Спасибо, папа
Психолог говорит, я выбираю «отсутствующих» мужчин. В любой толпе нутром чую того, кто недодаст любви и будет жалеть на меня времени. И разумеется, это все из детства, ведь с папой в детстве я встречалась редко, хотя номинально он еще жил дома. Просто отсутствовал, никогда не успевал к ужину.
А если успевал, то потом куда-то девался — приходил уже ночью, когда я спала. Так годами. Никогда не видела папу спокойно сидящим в тапках у телика. Конечно, теперь мне привычнее с мужчиной, который днем не мешается под ногами, а приходит только спать.
С дедушкой, папиным папой, не успела даже познакомиться, он умер, когда мне было три года. Про него известно, что он все время читал книги и предпочитал всем авторам Льва Толстого. Вся семейная библиотека отмечена его элегантной чернильной подписью. И еще он был равнодушен к одежде, не хотел отвлекаться от чтения на быт. Семейная легенда гласит, что в дедушкином шкафу висели семь одинаковых серых рубашек с карманами. На фото разных лет он всегда в них, но будто в одной и той же.

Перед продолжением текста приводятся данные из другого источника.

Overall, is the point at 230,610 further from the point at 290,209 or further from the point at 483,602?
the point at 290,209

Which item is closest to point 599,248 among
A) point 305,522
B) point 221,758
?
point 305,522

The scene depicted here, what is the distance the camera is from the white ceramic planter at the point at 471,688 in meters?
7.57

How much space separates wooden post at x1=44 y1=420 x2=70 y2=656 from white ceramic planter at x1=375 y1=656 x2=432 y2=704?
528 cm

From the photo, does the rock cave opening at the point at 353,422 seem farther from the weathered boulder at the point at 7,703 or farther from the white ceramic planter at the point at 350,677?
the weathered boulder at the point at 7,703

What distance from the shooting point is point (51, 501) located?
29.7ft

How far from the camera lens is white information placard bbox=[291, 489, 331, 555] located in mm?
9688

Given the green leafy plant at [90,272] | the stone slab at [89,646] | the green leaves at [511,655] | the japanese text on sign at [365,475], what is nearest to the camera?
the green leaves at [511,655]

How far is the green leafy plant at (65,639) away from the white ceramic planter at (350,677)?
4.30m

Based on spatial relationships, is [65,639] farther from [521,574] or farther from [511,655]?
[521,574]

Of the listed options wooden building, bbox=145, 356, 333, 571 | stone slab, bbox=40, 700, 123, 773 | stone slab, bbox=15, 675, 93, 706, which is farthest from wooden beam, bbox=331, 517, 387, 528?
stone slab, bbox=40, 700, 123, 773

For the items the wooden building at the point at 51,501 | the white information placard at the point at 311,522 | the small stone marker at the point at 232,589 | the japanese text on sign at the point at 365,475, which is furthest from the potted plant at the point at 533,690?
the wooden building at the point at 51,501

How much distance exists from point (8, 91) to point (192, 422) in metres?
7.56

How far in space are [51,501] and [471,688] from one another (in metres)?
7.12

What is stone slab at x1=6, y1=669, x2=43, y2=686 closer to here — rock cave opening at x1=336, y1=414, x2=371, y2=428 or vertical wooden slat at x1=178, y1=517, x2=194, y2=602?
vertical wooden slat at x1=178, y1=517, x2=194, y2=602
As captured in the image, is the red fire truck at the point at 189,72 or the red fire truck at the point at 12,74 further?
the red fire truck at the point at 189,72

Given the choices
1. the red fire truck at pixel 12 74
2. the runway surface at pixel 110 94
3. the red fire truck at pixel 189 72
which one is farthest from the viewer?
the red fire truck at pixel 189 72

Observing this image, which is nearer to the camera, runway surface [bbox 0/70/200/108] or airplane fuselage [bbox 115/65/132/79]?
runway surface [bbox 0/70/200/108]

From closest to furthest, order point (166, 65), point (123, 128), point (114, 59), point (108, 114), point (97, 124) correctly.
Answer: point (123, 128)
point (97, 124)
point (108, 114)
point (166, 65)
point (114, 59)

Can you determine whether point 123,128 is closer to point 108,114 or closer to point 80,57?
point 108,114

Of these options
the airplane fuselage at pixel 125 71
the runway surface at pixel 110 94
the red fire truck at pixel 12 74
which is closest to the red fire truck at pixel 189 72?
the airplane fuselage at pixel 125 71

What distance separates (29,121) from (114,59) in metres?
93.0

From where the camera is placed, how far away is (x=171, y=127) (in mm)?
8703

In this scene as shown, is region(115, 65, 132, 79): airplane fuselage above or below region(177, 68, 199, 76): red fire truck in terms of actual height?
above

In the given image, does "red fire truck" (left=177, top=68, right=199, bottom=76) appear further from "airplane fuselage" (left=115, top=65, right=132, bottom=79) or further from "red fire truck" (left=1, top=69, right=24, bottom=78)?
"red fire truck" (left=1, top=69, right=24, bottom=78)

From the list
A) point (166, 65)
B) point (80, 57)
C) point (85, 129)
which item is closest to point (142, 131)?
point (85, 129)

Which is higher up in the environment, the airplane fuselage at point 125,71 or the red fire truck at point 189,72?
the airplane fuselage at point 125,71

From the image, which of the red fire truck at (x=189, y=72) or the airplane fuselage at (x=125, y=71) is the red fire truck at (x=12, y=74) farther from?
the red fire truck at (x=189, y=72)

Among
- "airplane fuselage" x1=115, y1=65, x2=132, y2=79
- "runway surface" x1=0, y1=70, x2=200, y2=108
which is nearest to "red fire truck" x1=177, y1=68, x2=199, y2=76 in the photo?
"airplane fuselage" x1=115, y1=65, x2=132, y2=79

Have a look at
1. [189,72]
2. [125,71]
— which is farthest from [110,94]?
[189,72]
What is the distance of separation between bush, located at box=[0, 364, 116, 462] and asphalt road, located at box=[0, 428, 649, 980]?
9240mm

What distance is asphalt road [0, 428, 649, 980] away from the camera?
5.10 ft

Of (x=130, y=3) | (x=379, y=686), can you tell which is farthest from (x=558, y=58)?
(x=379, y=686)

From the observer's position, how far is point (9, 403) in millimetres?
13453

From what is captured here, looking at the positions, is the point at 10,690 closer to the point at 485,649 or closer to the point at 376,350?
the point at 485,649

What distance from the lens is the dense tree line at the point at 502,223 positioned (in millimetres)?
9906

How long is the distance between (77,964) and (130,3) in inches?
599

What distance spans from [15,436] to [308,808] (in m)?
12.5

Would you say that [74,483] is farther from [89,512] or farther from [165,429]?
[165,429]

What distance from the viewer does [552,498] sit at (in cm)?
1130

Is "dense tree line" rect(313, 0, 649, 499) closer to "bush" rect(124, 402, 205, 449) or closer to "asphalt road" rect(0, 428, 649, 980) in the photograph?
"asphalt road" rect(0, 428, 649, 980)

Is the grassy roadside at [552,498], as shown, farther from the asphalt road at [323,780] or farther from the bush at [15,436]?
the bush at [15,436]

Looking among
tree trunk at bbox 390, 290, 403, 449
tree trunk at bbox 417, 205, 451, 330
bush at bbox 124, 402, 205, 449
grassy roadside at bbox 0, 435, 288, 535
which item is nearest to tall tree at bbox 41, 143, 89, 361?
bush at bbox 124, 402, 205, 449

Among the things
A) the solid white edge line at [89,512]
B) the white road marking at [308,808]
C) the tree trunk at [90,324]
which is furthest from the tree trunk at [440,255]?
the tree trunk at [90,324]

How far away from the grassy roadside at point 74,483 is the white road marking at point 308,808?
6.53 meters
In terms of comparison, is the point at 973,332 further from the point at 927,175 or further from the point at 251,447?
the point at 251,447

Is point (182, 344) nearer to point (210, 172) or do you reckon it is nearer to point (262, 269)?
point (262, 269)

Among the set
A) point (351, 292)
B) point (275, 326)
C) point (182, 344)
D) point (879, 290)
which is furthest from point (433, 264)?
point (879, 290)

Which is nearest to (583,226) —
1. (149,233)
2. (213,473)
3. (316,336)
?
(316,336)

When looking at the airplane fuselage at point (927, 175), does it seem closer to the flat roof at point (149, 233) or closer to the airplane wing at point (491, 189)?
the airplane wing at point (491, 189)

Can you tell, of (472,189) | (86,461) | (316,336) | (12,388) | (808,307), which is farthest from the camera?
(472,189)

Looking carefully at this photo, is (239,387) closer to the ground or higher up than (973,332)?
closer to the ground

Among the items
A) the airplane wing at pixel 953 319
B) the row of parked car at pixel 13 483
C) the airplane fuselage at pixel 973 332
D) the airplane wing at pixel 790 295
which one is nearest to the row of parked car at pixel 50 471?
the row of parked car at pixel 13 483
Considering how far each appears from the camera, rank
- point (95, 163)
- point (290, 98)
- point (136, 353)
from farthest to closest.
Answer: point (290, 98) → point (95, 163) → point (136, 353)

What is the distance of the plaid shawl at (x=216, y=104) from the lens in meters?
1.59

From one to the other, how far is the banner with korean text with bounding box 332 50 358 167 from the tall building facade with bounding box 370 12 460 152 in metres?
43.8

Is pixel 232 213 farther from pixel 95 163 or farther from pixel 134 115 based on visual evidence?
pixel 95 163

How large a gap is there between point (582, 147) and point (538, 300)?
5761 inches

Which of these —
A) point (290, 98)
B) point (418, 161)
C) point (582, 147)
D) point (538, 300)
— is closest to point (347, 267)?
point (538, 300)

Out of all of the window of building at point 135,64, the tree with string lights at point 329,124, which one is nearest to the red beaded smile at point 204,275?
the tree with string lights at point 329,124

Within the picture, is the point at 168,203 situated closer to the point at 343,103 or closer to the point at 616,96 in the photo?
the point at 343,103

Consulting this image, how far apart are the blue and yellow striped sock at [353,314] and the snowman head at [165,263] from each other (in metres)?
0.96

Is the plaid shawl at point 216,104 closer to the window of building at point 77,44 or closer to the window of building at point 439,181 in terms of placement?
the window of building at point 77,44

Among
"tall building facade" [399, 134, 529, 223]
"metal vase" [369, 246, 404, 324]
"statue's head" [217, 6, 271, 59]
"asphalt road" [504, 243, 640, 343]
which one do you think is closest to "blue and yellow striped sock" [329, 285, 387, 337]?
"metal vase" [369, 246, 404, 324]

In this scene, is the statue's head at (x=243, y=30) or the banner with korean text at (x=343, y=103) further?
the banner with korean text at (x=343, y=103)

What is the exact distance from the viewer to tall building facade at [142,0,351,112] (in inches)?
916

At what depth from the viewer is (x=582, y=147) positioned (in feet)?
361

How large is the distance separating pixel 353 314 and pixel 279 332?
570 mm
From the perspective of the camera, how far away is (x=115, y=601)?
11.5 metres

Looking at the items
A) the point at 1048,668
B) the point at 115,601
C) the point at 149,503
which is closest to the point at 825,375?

Так вот, чем старше я становлюсь, тем стремительнее сжимается мой гардероб. А недавно я вдруг подумала, что самый комфортный вариант — это несколько водолазок. И сразу поняла: «Семь одинаковых рубашек! Вот к чему я движусь». После чего накупила крайне непрактичных платьев, хотя становилось все очевиднее: по-крупному и в мелочах я повторяю отсутствовавших в моей жизни папу и дедушку, и сопротивляться бесполезно. Это как бежать по полю от огня: чем быстрее бежишь, тем вероятнее накроет и спалит. Вероятность выскочить появляется, только если повернуться лицом к пламени и ринуться в него против ветра. В моем случае — признать в себе фамильные черты, обнаружить плюсы генетического наследства и поводы для благодарности.
Наша ванная всегда была перегорожена полкой для увеличителя и ванночками для проявителя и закрепителя. Мы мылись, еле умещаясь перед краном на одной ноге. «Это не ванная — это фотолаборатория», — утверждал папа. Считал, что «Унибром» лучше, чем «Бромпортрет», и, обрезая фотографии большими ножницами («Я кадрирую»), сыпал длинные обрезки фотобумаги прямо на пол.
Про ужасный с моей точки зрения портрет, где виден каждый прыщик, он говорил: «Очень хорошо по свету». Или по контрасту. А фото, которое мне нравилось, сминал пинцетом со словами «сильно засвечено» или выбрасывал из-за какого-то «зерна». Было особенно неприятно, что мое лицо состоит из зерна, и занятие фотографией казалось мне заговором с целью подчеркнуть оспинки и мешки под глазами.